There are local programs for the other two treatment drugs — Suboxone and Vivitrol.

Suboxone is a medication that contains the opiate buprenorphine in combination with naloxone, which blocks the opioid receptors in the brain. Like methadone, it’s used to ween people down from stronger opiates.

CMH has partnered with Salvation Army Turning Point to offer Suboxone treatment at locations in Ludington and Baldwin. Turning Point provides the medication, while CMH offers additional outpatient services, according to Snyder.

Vivitrol — or naltrexone — treatments are offered through CMH’s partnership with Northwest Michigan Health Services. Treatment involves monthly injections of the drug, which reduces cravings and also blocking the euphoric effects opiates on the brain, should someone in treatment use opioids while receiving injections.

When these drugs are used for treatment purposes, in combination with other outpatient services such as therapy, it can increase success rates for longevity of sobriety, Snyder says.

Mandy Franklin, a recovery coach at CMH, achieved sobriety through an abstinence-based method that involved no medication. She acknowledged that Suboxone uses an opiate to treat opiate addiction, and that can be counterintuitive to some. However, she stressed that “not everyone’s journey is the same.”

Franklin said drugs like Suboxone are not typically implemented as permanent solutions, and that CMH works with clients to set goals about how long they see themselves using the medication and how they plan to eventually stop.

“From there, there are medical steps you take with a (medication-assisted treatment) doctor to ween yourself and get yourself off of it properly, so that you are abstinence-based,” Franklin said. “It could be two, three years, it could be six months.
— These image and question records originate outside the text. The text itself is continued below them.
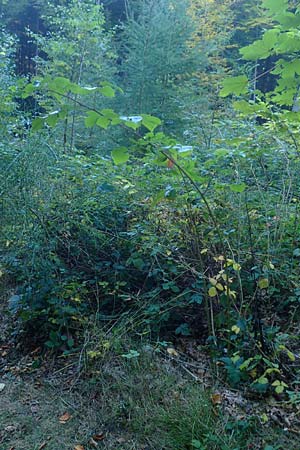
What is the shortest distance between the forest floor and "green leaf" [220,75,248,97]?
181cm

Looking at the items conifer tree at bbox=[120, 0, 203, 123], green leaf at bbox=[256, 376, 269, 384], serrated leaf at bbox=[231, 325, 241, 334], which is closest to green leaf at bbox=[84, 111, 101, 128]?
serrated leaf at bbox=[231, 325, 241, 334]

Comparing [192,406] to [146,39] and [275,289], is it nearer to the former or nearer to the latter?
[275,289]

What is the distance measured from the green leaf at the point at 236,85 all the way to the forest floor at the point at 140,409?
5.95 ft

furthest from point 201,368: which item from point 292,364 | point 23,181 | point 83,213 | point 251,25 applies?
point 251,25

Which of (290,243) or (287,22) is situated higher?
(287,22)

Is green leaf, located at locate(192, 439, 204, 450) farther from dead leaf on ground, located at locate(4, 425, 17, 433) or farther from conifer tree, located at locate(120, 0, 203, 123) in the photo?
conifer tree, located at locate(120, 0, 203, 123)

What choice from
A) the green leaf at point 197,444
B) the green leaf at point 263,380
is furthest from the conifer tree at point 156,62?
the green leaf at point 197,444

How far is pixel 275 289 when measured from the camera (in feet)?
9.38

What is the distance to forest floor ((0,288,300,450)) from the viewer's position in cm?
225

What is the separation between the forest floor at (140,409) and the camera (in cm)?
225

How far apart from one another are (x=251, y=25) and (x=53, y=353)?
48.1ft

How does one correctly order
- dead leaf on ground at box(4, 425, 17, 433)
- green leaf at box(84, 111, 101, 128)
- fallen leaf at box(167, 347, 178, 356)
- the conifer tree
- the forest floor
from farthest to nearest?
the conifer tree → fallen leaf at box(167, 347, 178, 356) → dead leaf on ground at box(4, 425, 17, 433) → the forest floor → green leaf at box(84, 111, 101, 128)

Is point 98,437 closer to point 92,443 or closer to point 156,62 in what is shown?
point 92,443

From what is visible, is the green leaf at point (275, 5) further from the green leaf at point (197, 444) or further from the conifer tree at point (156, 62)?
the conifer tree at point (156, 62)
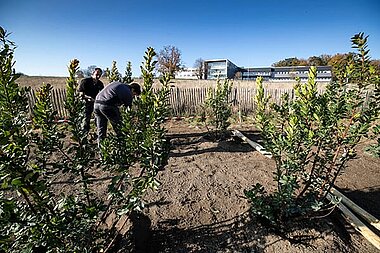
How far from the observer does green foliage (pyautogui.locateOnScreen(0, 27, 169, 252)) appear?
133 centimetres

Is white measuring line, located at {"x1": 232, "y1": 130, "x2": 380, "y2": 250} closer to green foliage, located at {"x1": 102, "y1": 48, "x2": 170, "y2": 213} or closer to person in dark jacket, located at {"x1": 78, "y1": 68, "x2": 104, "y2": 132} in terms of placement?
green foliage, located at {"x1": 102, "y1": 48, "x2": 170, "y2": 213}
Everyone is different. They may need to have that (Suboxone, Vivitrol or methadone) just to have that safety net.”

Franklin said it’s important to understand that some people “cannot even picture life sober,” and she believes these treatments are worth it if they can shift that mindset.

Franklin said there is a stigma surrounding the use of medication-assisted treatment, but that losing that stigma would be beneficial for both those struggling with addiction and for the communities they call home.

“If they choose to take Suboxone or Vivitrol or… even methadone, medically… with a concrete program that’s going to support (them) and have them customize their own recovery journey, I say go for it,” Franklin said. “If we could remove that stigma, and just know that it’s somebody’s recovery journey, so leave them alone and let them do it. At least they’re getting sober.”